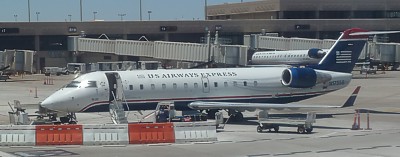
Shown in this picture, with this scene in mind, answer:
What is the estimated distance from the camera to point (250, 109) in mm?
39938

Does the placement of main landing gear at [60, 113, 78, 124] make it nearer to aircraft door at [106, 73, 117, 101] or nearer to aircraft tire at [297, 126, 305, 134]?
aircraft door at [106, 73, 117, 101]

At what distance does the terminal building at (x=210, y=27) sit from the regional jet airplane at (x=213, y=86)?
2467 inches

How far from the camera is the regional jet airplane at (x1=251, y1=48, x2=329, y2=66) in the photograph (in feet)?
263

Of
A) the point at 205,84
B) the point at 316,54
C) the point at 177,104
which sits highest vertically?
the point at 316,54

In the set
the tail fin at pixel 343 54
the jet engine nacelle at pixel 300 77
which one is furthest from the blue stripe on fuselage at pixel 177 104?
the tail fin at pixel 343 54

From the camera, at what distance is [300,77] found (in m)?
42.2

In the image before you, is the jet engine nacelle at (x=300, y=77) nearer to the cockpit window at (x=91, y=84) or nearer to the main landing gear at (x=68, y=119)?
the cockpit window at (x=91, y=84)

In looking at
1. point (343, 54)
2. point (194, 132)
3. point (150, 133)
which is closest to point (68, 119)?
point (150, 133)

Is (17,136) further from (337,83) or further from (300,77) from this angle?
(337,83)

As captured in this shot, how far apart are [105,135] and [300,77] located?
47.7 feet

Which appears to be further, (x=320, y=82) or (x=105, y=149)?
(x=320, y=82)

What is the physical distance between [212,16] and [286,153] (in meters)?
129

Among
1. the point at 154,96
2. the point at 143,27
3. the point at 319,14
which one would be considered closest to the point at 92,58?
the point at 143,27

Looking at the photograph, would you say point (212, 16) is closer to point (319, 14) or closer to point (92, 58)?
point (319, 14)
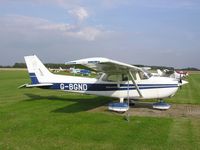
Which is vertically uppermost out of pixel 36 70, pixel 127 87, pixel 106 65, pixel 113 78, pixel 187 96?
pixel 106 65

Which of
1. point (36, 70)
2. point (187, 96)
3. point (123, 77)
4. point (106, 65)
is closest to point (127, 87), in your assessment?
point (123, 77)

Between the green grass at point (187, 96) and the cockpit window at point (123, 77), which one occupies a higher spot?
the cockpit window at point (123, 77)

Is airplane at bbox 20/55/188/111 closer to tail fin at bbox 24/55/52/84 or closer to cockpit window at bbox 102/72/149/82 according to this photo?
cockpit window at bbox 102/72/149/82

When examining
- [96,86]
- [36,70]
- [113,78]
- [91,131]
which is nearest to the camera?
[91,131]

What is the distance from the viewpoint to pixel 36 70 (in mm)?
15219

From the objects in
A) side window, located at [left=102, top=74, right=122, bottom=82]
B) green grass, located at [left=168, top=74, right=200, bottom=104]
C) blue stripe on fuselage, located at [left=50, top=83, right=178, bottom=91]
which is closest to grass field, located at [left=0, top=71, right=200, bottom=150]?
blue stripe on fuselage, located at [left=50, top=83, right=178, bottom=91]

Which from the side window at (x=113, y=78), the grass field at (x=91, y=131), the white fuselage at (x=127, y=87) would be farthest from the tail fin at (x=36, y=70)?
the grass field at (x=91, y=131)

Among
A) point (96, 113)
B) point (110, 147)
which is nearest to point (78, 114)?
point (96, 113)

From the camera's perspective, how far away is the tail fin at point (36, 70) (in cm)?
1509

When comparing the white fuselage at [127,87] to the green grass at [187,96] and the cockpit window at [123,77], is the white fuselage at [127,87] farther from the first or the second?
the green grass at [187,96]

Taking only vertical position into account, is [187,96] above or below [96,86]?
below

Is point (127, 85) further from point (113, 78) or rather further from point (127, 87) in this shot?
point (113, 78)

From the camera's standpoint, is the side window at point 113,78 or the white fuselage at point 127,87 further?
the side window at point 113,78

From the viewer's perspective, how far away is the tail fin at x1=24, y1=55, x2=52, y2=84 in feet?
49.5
# # # # # # #
Rewrite the items from the line containing "From the camera's perspective, how" through the end of the items, both ends included, as a two-column CSV with the columns item_text and answer, one row per item. Put each field in quotation marks and turn any line breaks into spaces.

RESULT FOR THIS EXERCISE:
item_text,answer
"From the camera's perspective, how far away is the tail fin at point (36, 70) (in cm)?","1509"
"When comparing the white fuselage at [127,87] to the green grass at [187,96] and the cockpit window at [123,77], is the white fuselage at [127,87] farther from the first or the second?","the green grass at [187,96]"
"Taking only vertical position into account, is [187,96] above or below [96,86]?","below"
"Is point (127, 85) further from point (113, 78) or rather further from point (127, 87) in this shot?","point (113, 78)"
"From the camera's standpoint, is the side window at point 113,78 or the white fuselage at point 127,87 further?","the side window at point 113,78"
"From the viewer's perspective, how far away is the tail fin at x1=24, y1=55, x2=52, y2=84 in feet?","49.5"